● **Exercise text**
--- START ---
Recently, I attended a 1 day investment course conducted by Big Fat Purse. This post will share my takeaways about the course so that you can have a better idea of what it is like, if you are considering attending. I hope this will be useful, for I was similarly searching for such information before I attended.
Details of the course:
Teachers: there are 2 main trainers, Alvin and Louis. They are supported by the other 2 partners, Jon and Alex, and Jenzel, one of their support staff.
Costs: $98, but add $10 more for an investment game that happens during the course. If you win, you will get some money back (estimated at about $50 for 1st prize).
Venue: near bugis mrt for my course, but place will change, depending on where BFP decides.
Time: from 830am to 630pm. Breakfast starts at 830am, Alvin starts formally at about 9. I left at about 7pm as I was chatting with some of the trainers after the class.
Refreshments: food was provided. Menu will change but for that day, breakfast was nasi lemak, and lunch was a bento set. Food is from Neo Garden catering. 2 breaks when you can get complimentary coffee, tea or water.
Class size: 42 for that day. It was full.
What does the course teach?
1. The course focuses on CNAV, which is “conservative net asset value”. Alvin started the class with some background of why he uses the CNAV valuation method. He also shared the history of value investing.
2. Louis, who is CFA trained, spoke about financial statements. Using the income sheet, balance statement and cash flow statement, he taught the class how to calculate CNAV. He also taught on how to assess the POF score, which is a form of quality control check on the company.
3. The next part of the lesson was more qualitative, where Alvin showed the class where to find stocks to buy, using information found on SGX and Google. Once a stock is purchased, Alvin shared on how to monitor the stock and when to sell it off.
4. The investment game was organised by Louis. The participants were more excited and could make use of what they learned in the course for the game.
--- END ---
● **Available data**
--- START ---
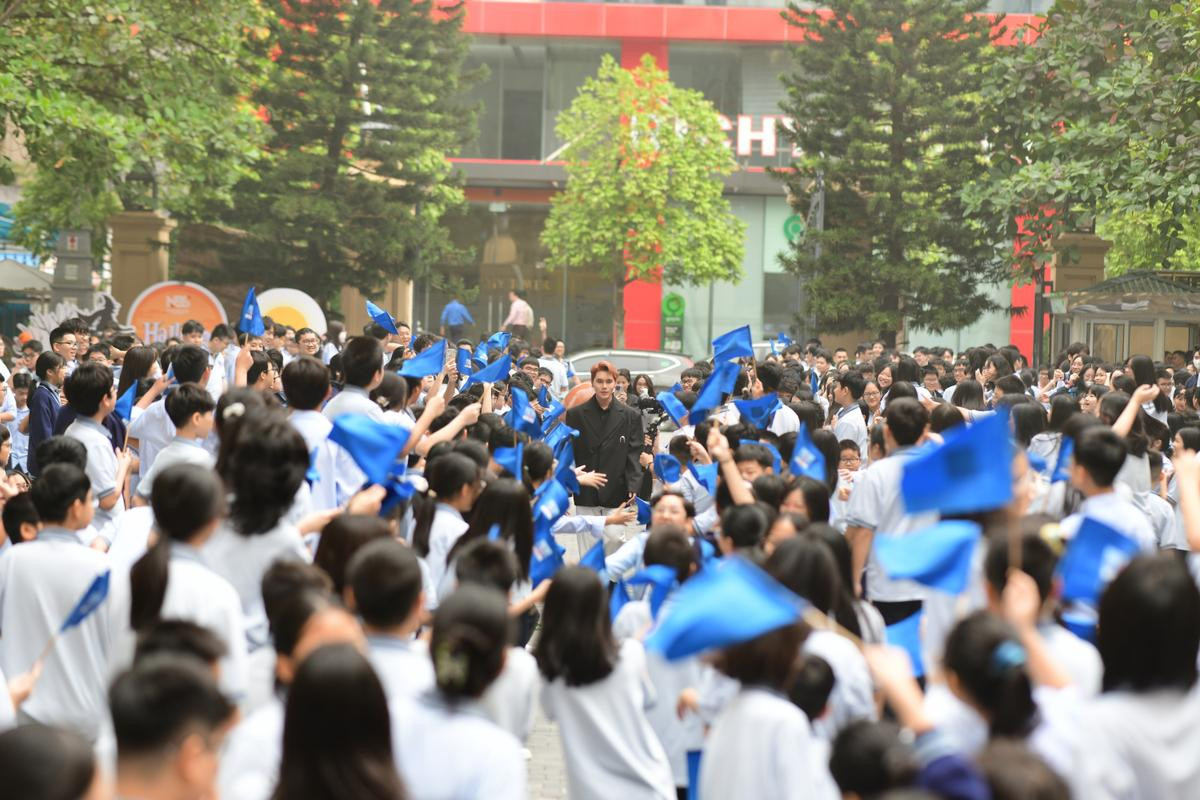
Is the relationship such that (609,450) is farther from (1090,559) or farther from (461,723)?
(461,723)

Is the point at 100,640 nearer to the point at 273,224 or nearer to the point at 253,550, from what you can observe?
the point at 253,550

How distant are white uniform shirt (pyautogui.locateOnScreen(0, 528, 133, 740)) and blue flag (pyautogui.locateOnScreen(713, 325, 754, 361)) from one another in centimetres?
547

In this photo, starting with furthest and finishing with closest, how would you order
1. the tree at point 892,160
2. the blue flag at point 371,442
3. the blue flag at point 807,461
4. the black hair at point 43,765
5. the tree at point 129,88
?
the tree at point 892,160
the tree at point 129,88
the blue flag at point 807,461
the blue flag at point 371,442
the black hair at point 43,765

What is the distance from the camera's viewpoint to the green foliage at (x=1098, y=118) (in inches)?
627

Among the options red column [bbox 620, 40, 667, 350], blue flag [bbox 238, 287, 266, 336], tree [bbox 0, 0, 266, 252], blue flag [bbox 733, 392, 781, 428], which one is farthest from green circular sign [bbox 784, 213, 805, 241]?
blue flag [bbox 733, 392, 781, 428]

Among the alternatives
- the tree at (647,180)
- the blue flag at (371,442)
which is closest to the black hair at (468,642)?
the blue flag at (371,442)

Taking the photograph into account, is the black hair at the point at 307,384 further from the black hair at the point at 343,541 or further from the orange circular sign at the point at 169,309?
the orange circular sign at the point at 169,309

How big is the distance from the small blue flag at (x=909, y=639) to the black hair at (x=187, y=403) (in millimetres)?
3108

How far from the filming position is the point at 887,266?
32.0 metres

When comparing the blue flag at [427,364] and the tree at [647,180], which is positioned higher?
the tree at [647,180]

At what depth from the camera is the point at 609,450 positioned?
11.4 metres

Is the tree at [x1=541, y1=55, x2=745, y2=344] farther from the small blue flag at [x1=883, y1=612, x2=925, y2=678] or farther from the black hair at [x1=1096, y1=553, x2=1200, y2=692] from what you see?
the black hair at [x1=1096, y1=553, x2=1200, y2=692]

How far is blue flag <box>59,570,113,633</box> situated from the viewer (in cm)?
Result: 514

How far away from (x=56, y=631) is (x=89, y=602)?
--- END ---
● **Exercise instructions**
Please write out the investment course review in full, word for word. You won't need the items for this.

● **Response to the exercise**
Recently, I attended a 1 day investment course conducted by Big Fat Purse. This post will share my takeaways about the course so that you can have a better idea of what it is like, if you are considering attending. I hope this will be useful, for I was similarly searching for such information before I attended.
Details of the course:
Teachers: there are 2 main trainers, Alvin and Louis. They are supported by the other 2 partners, Jon and Alex, and Jenzel, one of their support staff.
Costs: $98, but add $10 more for an investment game that happens during the course. If you win, you will get some money back (estimated at about $50 for 1st prize).
Venue: near bugis mrt for my course, but place will change, depending on where BFP decides.
Time: from 830am to 630pm. Breakfast starts at 830am, Alvin starts formally at about 9. I left at about 7pm as I was chatting with some of the trainers after the class.
Refreshments: food was provided. Menu will change but for that day, breakfast was nasi lemak, and lunch was a bento set. Food is from Neo Garden catering. 2 breaks when you can get complimentary coffee, tea or water.
Class size: 42 for that day. It was full.
What does the course teach?
1. The course focuses on CNAV, which is “conservative net asset value”. Alvin started the class with some background of why he uses the CNAV valuation method. He also shared the history of value investing.
2. Louis, who is CFA trained, spoke about financial statements. Using the income sheet, balance statement and cash flow statement, he taught the class how to calculate CNAV. He also taught on how to assess the POF score, which is a form of quality control check on the company.
3. The next part of the lesson was more qualitative, where Alvin showed the class where to find stocks to buy, using information found on SGX and Google. Once a stock is purchased, Alvin shared on how to monitor the stock and when to sell it off.
4. The investment game was organised by Louis. The participants were more excited and could make use of what they learned in the course for the game.